Three months ago the physical work at the cemeteries began.
“We did landscaping, arborial work, signage and we did the righting of stones, and a lot of cement work.
“In one of the cemeteries, Worcester Hebrew, there was a huge number of tombstones that were down,” Levenson said. “They weren’t toppled by anybody but rather they actually got felled by a tree bough that fell. And there were some others stones in the cemetery that had toppled because of frost heaves [swelling of soil during freezing temperatures]. Now there are virtually no tombstones that are on the ground; they’re all sitting upright, the way they should.”
At Worcester Hebrew much of the cement work – pillars, steps and walkways – were given a fresh coat of white paint. Two fur trees next to the entrance were cut down and a new sign was installed.
“We wanted to replace it with something that was a little bit more in keeping with the setting,” Levenson said.
Some large trees at Chevra Kadisha were taken down, and in Worcester Hebrew a tree that had caused some damage was also removed.
“The tree was on its last legs,” Levenson explained. “A year and a half a go a large bough fell from that tree as those things do. It was right in the middle of the cemetery, and there was no way it was going to come down without taking out down some stones. But those have all been fixed,” Levenson said. “If the stone could be fixed, it was fixed. And if it couldn’t be fixed for some reason, we laid it carefully in the ground where the grave was.”
Work has also been done on the cemeteries’ signage, including a new sign at the entrance of Worcester Hebrew and signage on a white slab of stone has also been refurbished.
One of the bigger expenses was repaving the parking lot of Worcester Hebrew and an access road that had deteriorated tremendously. Because CSX railroad tracks ran across the access road, the corporation donated funds to repave the road.
“We are very pleased with how this has turned out,” Levenson said.
Now, in addition to getting B’nai B’rith’s restoration finished, the next step is a database.
An excel sheet on the website of the Jewish Federation of Central Mass. does contain the names and locations of the more than 10,000 Jews buried in the cemeteries. A new more sophisticated database with a new mapping system will provide clearer information about the location of graves.
“All three cemeteries have or are in the process of turning in a list of interments have taken place over the past five to 10 years. Right now the database consists of 10,650 Jews that have been buried at these three cemeteries,” Levenson explained.
(Some of the names on the database are Jews who were buried two Jewish sections in the Hope Cemetery in Worcester dating back to the early 1800s where Jews are no longer interred.)
“Once that is done I’d say you’re probably looking at another 1,000 Jews that will be in that database. It will be the name of the person, the date of interment and location — which cemetery and [the location] within the cemetery.”

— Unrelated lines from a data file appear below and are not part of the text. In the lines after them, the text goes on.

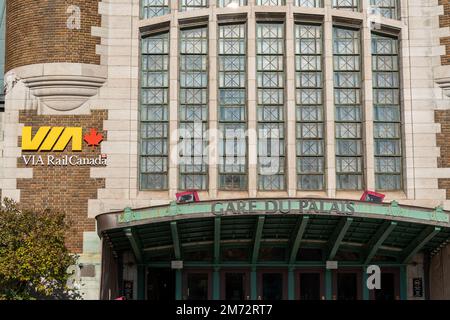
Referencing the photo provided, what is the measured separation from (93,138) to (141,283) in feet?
19.1

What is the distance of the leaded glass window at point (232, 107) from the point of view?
92.7ft

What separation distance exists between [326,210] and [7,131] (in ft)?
40.2

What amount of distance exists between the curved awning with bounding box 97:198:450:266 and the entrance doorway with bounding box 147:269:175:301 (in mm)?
473

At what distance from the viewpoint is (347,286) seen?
29125 mm

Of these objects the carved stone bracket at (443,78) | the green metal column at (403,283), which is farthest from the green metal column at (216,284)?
Answer: the carved stone bracket at (443,78)

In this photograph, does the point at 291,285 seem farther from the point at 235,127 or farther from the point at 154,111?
the point at 154,111

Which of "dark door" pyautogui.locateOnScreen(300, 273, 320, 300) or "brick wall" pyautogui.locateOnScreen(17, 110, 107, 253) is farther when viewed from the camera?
"dark door" pyautogui.locateOnScreen(300, 273, 320, 300)

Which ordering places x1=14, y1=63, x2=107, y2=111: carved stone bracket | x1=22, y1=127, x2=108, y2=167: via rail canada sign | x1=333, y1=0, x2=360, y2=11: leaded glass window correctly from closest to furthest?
1. x1=22, y1=127, x2=108, y2=167: via rail canada sign
2. x1=14, y1=63, x2=107, y2=111: carved stone bracket
3. x1=333, y1=0, x2=360, y2=11: leaded glass window

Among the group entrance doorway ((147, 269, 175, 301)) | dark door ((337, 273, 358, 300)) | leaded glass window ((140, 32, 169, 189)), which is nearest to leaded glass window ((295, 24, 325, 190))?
dark door ((337, 273, 358, 300))

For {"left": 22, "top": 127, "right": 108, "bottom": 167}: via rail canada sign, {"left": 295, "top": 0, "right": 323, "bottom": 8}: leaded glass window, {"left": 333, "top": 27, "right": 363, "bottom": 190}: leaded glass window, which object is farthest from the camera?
{"left": 295, "top": 0, "right": 323, "bottom": 8}: leaded glass window

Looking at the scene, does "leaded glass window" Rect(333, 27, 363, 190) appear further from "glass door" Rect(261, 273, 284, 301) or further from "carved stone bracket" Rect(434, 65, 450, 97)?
"glass door" Rect(261, 273, 284, 301)

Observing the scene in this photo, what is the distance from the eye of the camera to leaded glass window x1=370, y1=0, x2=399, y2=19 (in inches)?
1162

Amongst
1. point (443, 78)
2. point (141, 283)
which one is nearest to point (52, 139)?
Answer: point (141, 283)

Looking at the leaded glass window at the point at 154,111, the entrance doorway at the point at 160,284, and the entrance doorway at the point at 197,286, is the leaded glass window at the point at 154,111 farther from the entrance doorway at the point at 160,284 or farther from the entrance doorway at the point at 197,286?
the entrance doorway at the point at 197,286
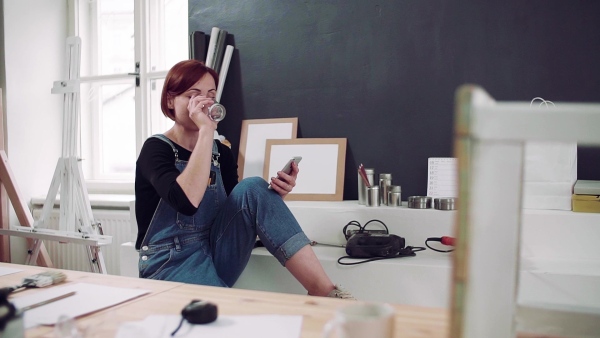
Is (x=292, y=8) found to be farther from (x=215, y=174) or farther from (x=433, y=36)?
(x=215, y=174)

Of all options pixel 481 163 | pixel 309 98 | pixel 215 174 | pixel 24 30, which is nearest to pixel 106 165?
pixel 24 30

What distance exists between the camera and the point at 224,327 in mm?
635

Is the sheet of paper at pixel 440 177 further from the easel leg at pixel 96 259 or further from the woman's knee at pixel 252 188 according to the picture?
the easel leg at pixel 96 259

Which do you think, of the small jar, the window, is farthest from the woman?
the window

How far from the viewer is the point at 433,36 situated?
206cm

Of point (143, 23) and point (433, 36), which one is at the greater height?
point (143, 23)

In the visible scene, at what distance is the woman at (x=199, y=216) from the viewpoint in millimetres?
1312

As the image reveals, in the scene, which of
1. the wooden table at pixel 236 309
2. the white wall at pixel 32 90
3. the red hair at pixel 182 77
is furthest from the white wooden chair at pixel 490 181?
the white wall at pixel 32 90

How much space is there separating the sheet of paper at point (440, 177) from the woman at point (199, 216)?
0.78m

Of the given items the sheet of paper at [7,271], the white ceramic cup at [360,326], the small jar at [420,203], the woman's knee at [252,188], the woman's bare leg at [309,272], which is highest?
the woman's knee at [252,188]

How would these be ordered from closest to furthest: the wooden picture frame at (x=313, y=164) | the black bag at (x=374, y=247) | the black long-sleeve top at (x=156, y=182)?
the black long-sleeve top at (x=156, y=182) → the black bag at (x=374, y=247) → the wooden picture frame at (x=313, y=164)

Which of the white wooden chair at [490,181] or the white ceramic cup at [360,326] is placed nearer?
the white wooden chair at [490,181]

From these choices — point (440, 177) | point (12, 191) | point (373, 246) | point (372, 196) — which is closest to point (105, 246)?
point (12, 191)

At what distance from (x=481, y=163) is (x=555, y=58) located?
1865 millimetres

They also have plans for a GPS app.
“If someone wants to find a loved one, all they will have to do go on their phone, or their computer and look up on this GPS system exactly where this person is buried, and it will direct them there, so we are also going to be doing new maps for all three cemeteries as well,” Levenson said. “The other thing that we haven’t gotten to, which we fully plan to is security systems that are going to be in each of the three cemeteries. Basically motion based lights with cameras.”
Levenson said he hopes the upkeep of the cemeteries will continue after the beautification project.
“Cemetery management does as good a job as possible, but money is short when it comes to the operations of the cemeteries. [Upkeep] was not the intent of the project — it was really a capital campaign,” Levenson said. “I’m hoping this is long-term not short-term, because nothing’s going to last. These cemeteries deteriorate over time. I am a Worcester native and when I go there I see so many graves of people that I knew growing up, whether they are family members or friends or stalwarts in the community…
This is our legacy.”
“As the resting place of our community members, our family members and our leaders, its sacred ground. And that should be reflected,” agreed Schimmel. “There should be beauty in the final resting place of these people who meant so much to us. A cemetery should reflect the values of the community the upkeep of the cemeteries reflects a very important Jewish value.”
Main Photo: Overgrown trees and shrubs at the entrance of Worcester Hebrew Cemetery have been cut back to provide a cleaner, more light-filled appearance. Cement posts and stairs have been given a new coat of paint.